ULTIMATE Belgian Food Tour In Brussels!
Recipes in this Video
Belgian fries, or 'frites', have a rich history dating back to the late 1600s in Belgium. Traditionally served in a paper cone, they are often accompanied by a variety of sauces, with mayonnaise being the most popular. The dish is a beloved street food and has inspired variations worldwide, including the popular 'poutine' in Canada.
Ingredients
- ●potatoes
- ●vegetable oil
- ●salt
- ●mayonnaise
- ●vinegar
- ●pepper
- ●garlic
- ●paprika
- ●cayenne pepper
- ●parsley
- ●onion powder
- ●mustard
- ●ketchup
- ●chili sauce
- ●cheese curds
Instructions
- 1Peel and cut the potatoes into thick strips.
- 2Soak the potato strips in cold water for at least 30 minutes to remove excess starch.
- 3Drain the potatoes and pat them dry with a towel.
- 4Heat vegetable oil in a deep fryer or large pot to 325°F (160°C).
- 5Fry the potatoes in batches for about 5-6 minutes until soft but not browned.
- 6Remove the fries and drain on paper towels.
- 7Increase the oil temperature to 375°F (190°C).
- 8Fry the potatoes again in batches for 3-4 minutes until golden brown and crispy.
- 9Remove the fries and drain on paper towels again.
- 10Season the fries with salt while they are still hot.
- 11Serve the fries with a variety of dipping sauces like mayonnaise, ketchup, or vinegar.
- 12Garnish with chopped parsley if desired.
Ingredients
- ●1 lb shrimp, peeled and deveined
- ●1/2 cup breadcrumbs
- ●1/4 cup all-purpose flour
- ●1/4 cup grated Parmesan cheese
- ●1/4 cup green onions, chopped
- ●2 cloves garlic, minced
- ●1/2 tsp paprika
- ●1/2 tsp salt
- ●1/4 tsp black pepper
- ●1 egg, beaten
- ●Oil for frying
Instructions
- 1In a food processor, pulse the shrimp until finely chopped but not pureed.
- 2In a large bowl, combine the chopped shrimp, breadcrumbs, flour, Parmesan cheese, green onions, garlic, paprika, salt, and black pepper.
- 3Add the beaten egg to the mixture and mix until well combined.
- 4Form the mixture into small patties or balls, about 1-2 inches in diameter.
- 5Heat oil in a deep frying pan over medium heat.
- 6Once the oil is hot, carefully add the shrimp croquettes in batches, making sure not to overcrowd the pan.
- 7Fry the croquettes for about 3-4 minutes on each side, or until golden brown and cooked through.
- 8Remove the croquettes from the oil and drain on paper towels.
- 9Serve hot with your choice of dipping sauce.
Equipment
Ingredients
- ●2 lbs beef chuck, cut into 2-inch pieces
- ●2 tbsp olive oil
- ●2 large onions, sliced
- ●3 cloves garlic, minced
- ●2 cups beef broth
- ●1 cup Belgian beer (preferably a dark beer)
- ●2 tbsp brown sugar
- ●2 tbsp apple cider vinegar
- ●2 bay leaves
- ●1 tsp dried thyme
- ●Salt and pepper to taste
- ●4 slices of bread (preferably a crusty type)
- ●1 tbsp mustard
Instructions
- 1Heat the olive oil in a large Dutch oven over medium-high heat.

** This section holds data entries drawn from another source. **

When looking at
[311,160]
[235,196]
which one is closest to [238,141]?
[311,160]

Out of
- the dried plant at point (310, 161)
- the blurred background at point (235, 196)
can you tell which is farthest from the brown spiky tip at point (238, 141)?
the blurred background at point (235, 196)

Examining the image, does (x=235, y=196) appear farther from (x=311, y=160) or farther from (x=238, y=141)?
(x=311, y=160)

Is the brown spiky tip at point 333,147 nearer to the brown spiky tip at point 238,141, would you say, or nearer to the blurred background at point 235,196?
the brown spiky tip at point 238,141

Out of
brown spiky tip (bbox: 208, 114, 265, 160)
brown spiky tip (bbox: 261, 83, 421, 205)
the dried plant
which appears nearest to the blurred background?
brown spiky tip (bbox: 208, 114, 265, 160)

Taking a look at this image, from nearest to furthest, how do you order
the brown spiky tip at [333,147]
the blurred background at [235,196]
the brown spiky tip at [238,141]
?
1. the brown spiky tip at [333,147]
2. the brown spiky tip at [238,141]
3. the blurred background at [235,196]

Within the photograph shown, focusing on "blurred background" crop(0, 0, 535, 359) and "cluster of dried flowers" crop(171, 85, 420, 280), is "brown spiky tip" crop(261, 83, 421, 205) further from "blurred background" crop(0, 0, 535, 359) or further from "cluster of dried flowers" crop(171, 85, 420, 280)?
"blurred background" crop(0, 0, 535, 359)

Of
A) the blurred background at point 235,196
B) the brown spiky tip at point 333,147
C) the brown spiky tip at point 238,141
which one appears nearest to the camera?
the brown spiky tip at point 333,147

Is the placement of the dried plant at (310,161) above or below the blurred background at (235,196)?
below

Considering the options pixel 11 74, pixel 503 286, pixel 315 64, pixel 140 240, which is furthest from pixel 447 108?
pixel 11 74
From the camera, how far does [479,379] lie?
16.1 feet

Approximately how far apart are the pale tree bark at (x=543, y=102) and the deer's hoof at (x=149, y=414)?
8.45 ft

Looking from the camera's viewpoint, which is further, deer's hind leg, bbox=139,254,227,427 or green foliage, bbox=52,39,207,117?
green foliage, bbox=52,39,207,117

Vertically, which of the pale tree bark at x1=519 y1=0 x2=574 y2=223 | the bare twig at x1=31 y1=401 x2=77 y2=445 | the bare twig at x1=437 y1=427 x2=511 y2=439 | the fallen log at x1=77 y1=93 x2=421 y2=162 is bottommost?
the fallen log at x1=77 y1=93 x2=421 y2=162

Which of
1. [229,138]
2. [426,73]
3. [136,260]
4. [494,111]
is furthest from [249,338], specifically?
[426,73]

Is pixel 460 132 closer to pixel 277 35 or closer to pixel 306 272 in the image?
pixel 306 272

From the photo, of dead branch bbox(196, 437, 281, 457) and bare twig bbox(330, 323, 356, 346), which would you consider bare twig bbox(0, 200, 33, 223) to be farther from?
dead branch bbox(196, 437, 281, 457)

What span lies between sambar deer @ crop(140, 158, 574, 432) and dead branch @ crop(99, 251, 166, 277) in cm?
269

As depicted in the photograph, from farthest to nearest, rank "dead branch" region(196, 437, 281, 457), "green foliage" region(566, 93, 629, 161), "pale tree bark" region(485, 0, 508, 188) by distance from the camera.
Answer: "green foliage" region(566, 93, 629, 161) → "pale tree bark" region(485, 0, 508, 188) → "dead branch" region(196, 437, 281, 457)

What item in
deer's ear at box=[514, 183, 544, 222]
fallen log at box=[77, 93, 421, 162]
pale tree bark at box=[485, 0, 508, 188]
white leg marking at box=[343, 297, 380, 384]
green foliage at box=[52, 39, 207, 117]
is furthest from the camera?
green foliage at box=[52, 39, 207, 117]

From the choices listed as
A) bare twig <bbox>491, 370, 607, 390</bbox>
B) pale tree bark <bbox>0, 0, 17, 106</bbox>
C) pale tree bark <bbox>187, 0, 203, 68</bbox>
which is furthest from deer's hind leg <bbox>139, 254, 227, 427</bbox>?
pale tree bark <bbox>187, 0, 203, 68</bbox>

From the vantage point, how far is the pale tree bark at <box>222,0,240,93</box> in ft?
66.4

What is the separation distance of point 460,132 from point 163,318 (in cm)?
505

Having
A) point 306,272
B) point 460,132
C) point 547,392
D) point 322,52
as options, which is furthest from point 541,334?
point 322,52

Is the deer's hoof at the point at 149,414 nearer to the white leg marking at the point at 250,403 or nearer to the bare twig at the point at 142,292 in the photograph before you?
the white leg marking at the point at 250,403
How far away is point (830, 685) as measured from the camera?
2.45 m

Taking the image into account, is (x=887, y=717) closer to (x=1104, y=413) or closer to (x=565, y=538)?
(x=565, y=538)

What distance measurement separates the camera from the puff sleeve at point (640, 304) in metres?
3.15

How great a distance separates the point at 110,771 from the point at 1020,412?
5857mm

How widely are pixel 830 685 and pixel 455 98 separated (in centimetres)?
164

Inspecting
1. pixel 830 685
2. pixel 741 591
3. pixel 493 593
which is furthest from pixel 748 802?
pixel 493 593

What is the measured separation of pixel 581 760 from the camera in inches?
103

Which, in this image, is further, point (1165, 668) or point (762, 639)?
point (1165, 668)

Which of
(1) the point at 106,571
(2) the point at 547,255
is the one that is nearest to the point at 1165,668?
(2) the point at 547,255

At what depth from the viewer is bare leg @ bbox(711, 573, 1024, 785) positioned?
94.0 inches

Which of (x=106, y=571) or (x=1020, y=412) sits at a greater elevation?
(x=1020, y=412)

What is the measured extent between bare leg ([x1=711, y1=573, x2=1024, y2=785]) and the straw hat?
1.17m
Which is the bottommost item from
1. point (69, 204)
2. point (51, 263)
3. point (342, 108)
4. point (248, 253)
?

- 2Season the beef pieces with salt and pepper, then brown them in batches in the hot oil. Remove and set aside.
- 3In the same pot, add the sliced onions and cook until they are soft and caramelized, about 10 minutes.
- 4Add the minced garlic and cook for an additional minute until fragrant.
- 5Return the browned beef to the pot and sprinkle with brown sugar, stirring to combine.
- 6Pour in the beef broth and Belgian beer, then add the apple cider vinegar, bay leaves, and thyme.
- 7Bring the mixture to a simmer, cover, and reduce the heat to low. Cook for about 2 to 3 hours, or until the beef is tender.
- 8During the last 30 minutes of cooking, spread mustard on the slices of bread and place them on top of the stew to soak up the flavors.
- 9Remove the bay leaves before serving, and adjust seasoning with salt and pepper as needed.